[Document segment Boundary: Start]

Monday, March 26, 2007

I see the standpoint of immanence as intrinsically secular

Why not be more ambitious... Organize, get things out there in the public sphere, publish outside of academic journals like Zizek or Dawkins or others. Begin to build a very vocal collective movement. Lobby heavily for legislation that outlaws homeschooling and forms of public organization that allow for isolation of religious communities from the rest of the symbolic space. The aim shouldn't be to convert or change those who are already deeply attached to fundamentalist, extremist, religious movements, but to rally those on the fence, the children of fundamentalist believers, and to create a sort of symbolic or common sense that increasingly marginalizes these groups such that eventually their positions come to seem absurd in the public eye in a way that they aren't even entertained (in much the same way that no one debates whether the world is round today). By this I don't mean academic voices, but voices that are out there very visibly in the public eye. Whatever else one might think about their work, this is beginning to change a little bit with folk like Dawkin's, etc. So much of any change, I think, is simply getting it on the table of public discourse.

[Document segment Boundary: End]

Exercise description: According to the post on immanence and secularism, what kind of legislation should be lobbied for?

[Given information Boundary: Start]

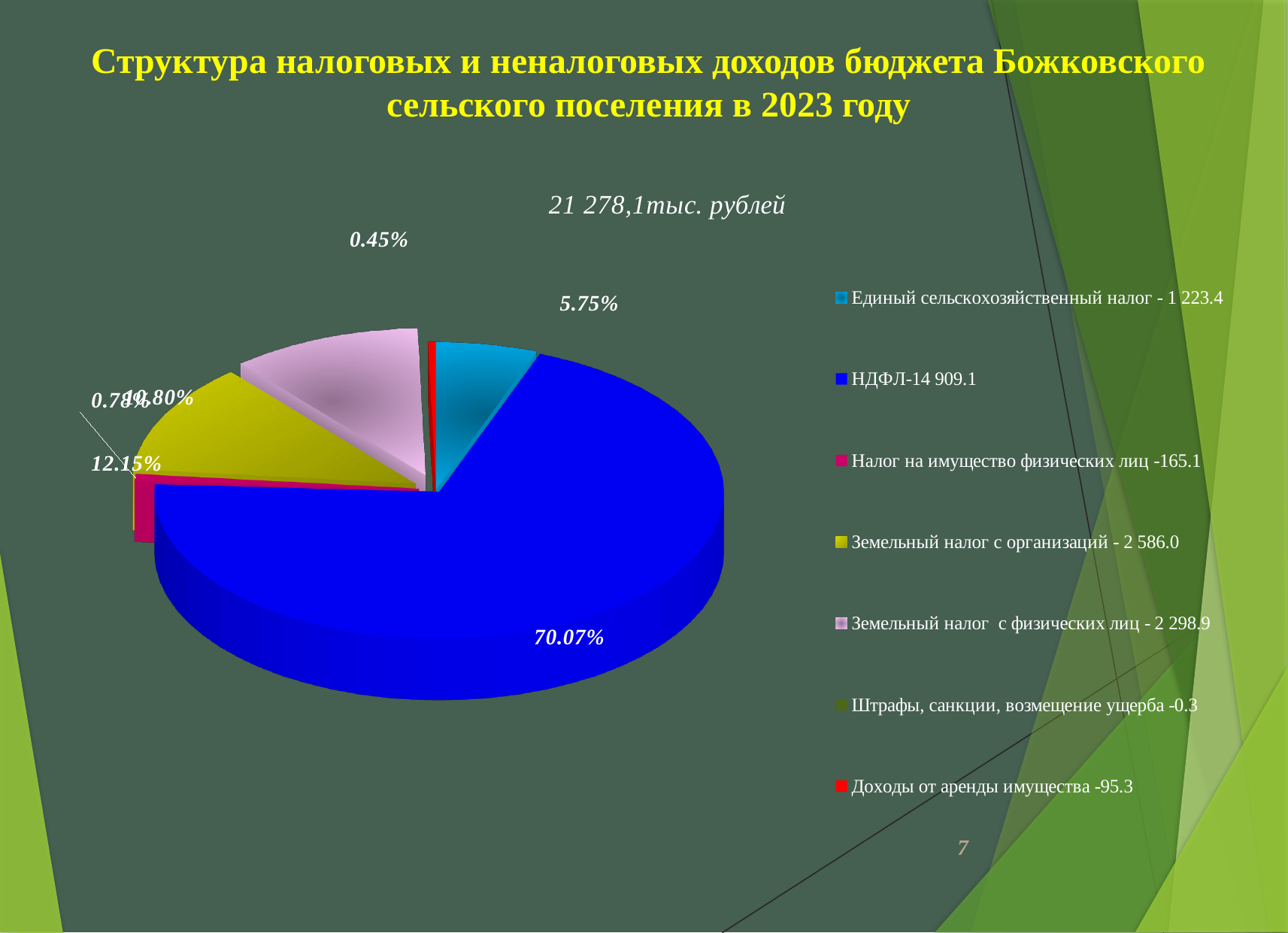
Which slice is larger: Земельный налог с организаций or Земельный налог с физических лиц? Земельный налог с организаций Which category has the largest slice of the pie? НДФЛ What percentage is shown for Единый сельскохозяйственный налог? 5.75% What value is given for НДФЛ in the legend? 14 909.1 What total amount is printed above the pie chart? 21 278,1тыс. рублей What is the difference in percentage points between the НДФЛ slice and the Земельный налог с организаций slice? 57.92% What share of the pie does НДФЛ account for? 70.07% What percentage is shown for Доходы от аренды имущества? 0.45% How many categories does the legend list? 7 What type of chart is shown on the slide? Pie chart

[Given information Boundary: End]

Completed task: Legislation that outlaws homeschooling and forms of public organization that allow religious communities to isolate themselves from the rest of the symbolic space.